##### Estratto del documento

Similmente accade in Mulholland Drive. La scena chiave di giunzione tra le due macrosezioni del film avviene in un teatro, il Club Silencio, dove Rita e Betty assistono alla rappresentazione del concetto stesso di finzione. La scelta poetica di Lynch qui è ancora più forte, perché questo show in cui “non c’è la band”, “la musica è registrata” è il simbolo della struttura illusoria che permea la prima parte del film.

Infatti poco dopo il sogno inizia a sgretolarsi. Nella realtà di Diane e Camilla ritroviamo gli stessi personaggi, le stesse trame e gli stessi eventi, ma rimescolati su diversi piani spaziali, temporali e di significato. Le due sezioni del film sono quindi in rapporti rappresentativi l’una con l’altra, e a raccordarle vi è una sequenza in un teatro in cui per altro le protagoniste vengono estromesse dalla storia e rese spettatrici.

##########
##### Materiale elencato

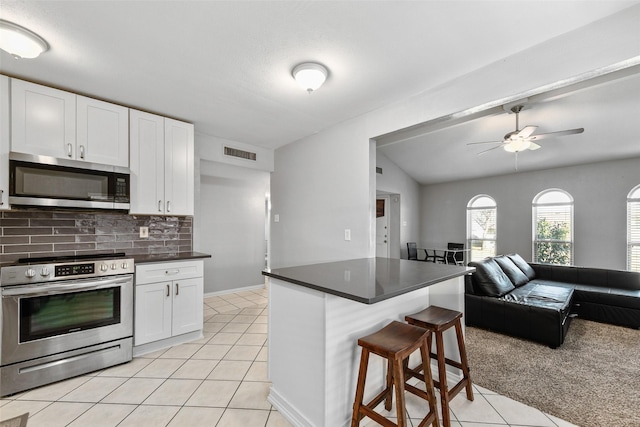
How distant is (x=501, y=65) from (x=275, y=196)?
3.25 m

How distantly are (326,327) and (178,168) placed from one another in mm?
2497

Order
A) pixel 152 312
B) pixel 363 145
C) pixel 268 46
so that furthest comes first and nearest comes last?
pixel 363 145, pixel 152 312, pixel 268 46

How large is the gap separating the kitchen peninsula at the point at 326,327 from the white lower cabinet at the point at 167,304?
1.35 meters

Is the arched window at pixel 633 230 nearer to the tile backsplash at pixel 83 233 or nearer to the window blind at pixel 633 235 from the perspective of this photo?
the window blind at pixel 633 235

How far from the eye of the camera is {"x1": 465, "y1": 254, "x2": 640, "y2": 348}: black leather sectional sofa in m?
2.83

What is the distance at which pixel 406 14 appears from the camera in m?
1.59

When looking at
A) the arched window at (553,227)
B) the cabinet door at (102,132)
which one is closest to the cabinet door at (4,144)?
the cabinet door at (102,132)

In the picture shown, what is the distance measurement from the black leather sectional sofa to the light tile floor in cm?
131

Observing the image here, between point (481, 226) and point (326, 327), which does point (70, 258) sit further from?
point (481, 226)

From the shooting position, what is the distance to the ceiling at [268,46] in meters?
1.55

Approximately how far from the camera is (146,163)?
2820mm

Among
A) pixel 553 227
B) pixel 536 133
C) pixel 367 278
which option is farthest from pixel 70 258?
pixel 553 227

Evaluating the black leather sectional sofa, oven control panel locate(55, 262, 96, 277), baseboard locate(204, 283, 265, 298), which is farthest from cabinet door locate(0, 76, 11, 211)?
the black leather sectional sofa

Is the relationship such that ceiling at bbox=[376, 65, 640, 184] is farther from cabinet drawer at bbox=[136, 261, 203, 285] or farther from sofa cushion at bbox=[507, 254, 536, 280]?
cabinet drawer at bbox=[136, 261, 203, 285]
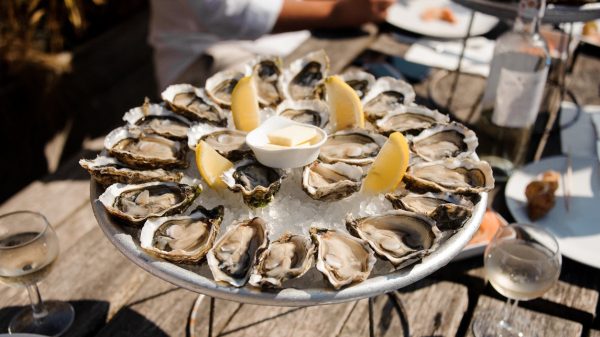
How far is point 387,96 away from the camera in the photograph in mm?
1364

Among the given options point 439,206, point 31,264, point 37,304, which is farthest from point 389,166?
point 37,304

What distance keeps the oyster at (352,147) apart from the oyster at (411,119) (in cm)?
6

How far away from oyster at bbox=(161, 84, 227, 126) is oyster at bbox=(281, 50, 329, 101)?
18 cm

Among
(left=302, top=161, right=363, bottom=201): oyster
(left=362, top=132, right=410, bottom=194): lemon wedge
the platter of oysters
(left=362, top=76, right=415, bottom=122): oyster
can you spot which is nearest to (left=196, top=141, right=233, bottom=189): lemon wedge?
the platter of oysters

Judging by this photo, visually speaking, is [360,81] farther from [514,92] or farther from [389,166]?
[514,92]

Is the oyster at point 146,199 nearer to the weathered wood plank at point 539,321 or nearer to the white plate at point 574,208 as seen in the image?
the weathered wood plank at point 539,321

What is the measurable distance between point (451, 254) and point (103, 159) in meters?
0.66

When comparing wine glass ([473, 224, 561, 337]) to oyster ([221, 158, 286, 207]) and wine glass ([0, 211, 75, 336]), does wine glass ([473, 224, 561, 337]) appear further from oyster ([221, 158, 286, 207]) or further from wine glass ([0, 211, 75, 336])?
wine glass ([0, 211, 75, 336])

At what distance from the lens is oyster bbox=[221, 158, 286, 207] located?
101cm

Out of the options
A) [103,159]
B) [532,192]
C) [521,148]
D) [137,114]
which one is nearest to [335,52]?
[521,148]

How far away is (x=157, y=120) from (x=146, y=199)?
10.4 inches

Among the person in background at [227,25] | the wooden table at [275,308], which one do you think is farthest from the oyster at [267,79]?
the person in background at [227,25]

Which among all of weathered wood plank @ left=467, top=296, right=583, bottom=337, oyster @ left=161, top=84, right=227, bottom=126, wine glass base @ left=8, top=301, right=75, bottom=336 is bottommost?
wine glass base @ left=8, top=301, right=75, bottom=336

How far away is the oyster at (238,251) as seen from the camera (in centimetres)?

##########

Trascriva alla lettera tutto il passo dell'estratto su Mulholland Drive che va da "Similmente accade in" fino a "parte del film.". Il materiale è distinto dall'estratto e va considerato a sé.

Risposta completa:
Similmente accade in Mulholland Drive. La scena chiave di giunzione tra le due macrosezioni del film avviene in un teatro, il Club Silencio, dove Rita e Betty assistono alla rappresentazione del concetto stesso di finzione. La scelta poetica di Lynch qui è ancora più forte, perché questo show in cui “non c’è la band”, “la musica è registrata” è il simbolo della struttura illusoria che permea la prima parte del film.